Che effetto fa essere richiesto da Milan, Inter e Juve? «Mi ha fatto tanto piacere. Alla fine sono finito al Milan, la squadra per cui ho sempre tifato, un sogno che si corona». Oggi la partenza della nuova stagione: non ci saranno i campionissimi, ma sarà il primo impatto ufficiale con il Milan. Fino ad adesso con chi ha avuto modo di confrontarsi? «Con nessun giocatore, solo con Galliani e Braida. Ho definito gli aspetti pratici, vivrò a Gallarate, dove il Milan ha degli alloggi per i giocatori.

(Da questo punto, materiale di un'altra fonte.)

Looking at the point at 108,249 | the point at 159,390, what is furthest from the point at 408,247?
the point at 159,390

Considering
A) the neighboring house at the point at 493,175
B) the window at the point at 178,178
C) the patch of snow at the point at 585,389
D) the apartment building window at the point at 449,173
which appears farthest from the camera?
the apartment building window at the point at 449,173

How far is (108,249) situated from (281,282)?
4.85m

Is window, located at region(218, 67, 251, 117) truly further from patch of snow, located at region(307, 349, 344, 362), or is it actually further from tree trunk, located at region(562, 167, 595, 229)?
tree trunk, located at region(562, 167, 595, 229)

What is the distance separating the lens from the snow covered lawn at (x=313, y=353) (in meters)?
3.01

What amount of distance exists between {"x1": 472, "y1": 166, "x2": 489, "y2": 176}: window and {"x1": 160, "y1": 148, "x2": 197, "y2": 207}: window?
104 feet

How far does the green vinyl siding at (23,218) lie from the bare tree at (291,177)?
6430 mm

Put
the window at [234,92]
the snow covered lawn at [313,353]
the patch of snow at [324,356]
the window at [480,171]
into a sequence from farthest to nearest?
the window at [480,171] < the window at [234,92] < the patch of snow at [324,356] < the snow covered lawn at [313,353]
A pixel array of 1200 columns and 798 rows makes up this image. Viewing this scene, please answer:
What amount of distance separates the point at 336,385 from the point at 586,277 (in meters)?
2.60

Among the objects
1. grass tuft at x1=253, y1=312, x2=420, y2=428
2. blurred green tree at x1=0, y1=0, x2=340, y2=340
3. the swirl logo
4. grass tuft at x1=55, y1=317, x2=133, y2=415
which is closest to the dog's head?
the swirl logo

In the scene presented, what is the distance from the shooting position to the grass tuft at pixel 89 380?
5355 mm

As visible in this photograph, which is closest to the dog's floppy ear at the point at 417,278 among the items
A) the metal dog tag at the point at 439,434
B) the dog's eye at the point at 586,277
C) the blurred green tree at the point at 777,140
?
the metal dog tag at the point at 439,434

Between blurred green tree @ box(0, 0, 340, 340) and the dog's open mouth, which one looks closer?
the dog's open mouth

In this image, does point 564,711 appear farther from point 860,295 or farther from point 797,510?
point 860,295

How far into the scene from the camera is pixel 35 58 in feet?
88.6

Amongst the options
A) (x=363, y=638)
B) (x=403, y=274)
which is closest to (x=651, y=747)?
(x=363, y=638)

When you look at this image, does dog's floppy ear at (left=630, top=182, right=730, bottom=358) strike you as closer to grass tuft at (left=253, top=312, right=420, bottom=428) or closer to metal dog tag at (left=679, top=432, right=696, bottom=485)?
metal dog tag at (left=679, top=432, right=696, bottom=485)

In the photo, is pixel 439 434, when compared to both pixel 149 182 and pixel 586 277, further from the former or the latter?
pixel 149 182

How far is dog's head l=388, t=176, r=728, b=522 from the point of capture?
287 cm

E’ una buona soluzione per stare vicino a Milanello, i miei compagni li conoscerò poco per volta».

Quanto è stata dura salire i gradini che separano la Lega Pro dalla serie B prima e dalla A poi? «Il salto netto l’ho trovato tra la Lega Pro e la B. Devi stare attento a ben figurare in una categoria decisamente più difficile. Personalmente la differenza tra la B e la A l’ho sentita meno: la differenza è che in serie A non puoi sbagliare nulla perché al minimo errore l’avversario ti castiga, ma la sostanza non cambia».

Che posto ha il Pavia nella sua carriera? «Sono cresciuto lì e mi sono trovato benissimo in via Alzaia. Al Pavia devo tanto e ho ancora buoni rapporti con i tifosi e con la mia ex società. Con tanti miei ex compagni mi sento costantemente, tipo Fogacci, De Vincenziis. Sono spesso tornato al Fortunati per vedere il Pavia. Ora sarà più difficile avere pause, ma appena potrò ci rivedremo». Al Milan potrà giocare al fianco di Thiago Silva, un giocatore che il Psg valutava 46 milioni di euro, non proprio un’inezia. La presenza di Silva potrebbe essere fondamentale per la sua crescita? «Tra Champions League, campionato e Coppa Italia al Milan giocheremo ogni tre giorni, quindi mi aspetta una stagione più pesante rispetto a quella del Chievo. Cercherò di guadagnarmi il posto. Avere l’onore di poter lavorare con quello che è il miglior difensore al mondo, Thiago Silva, non può che aiutarmi oltre che stimolarmi ulteriormente».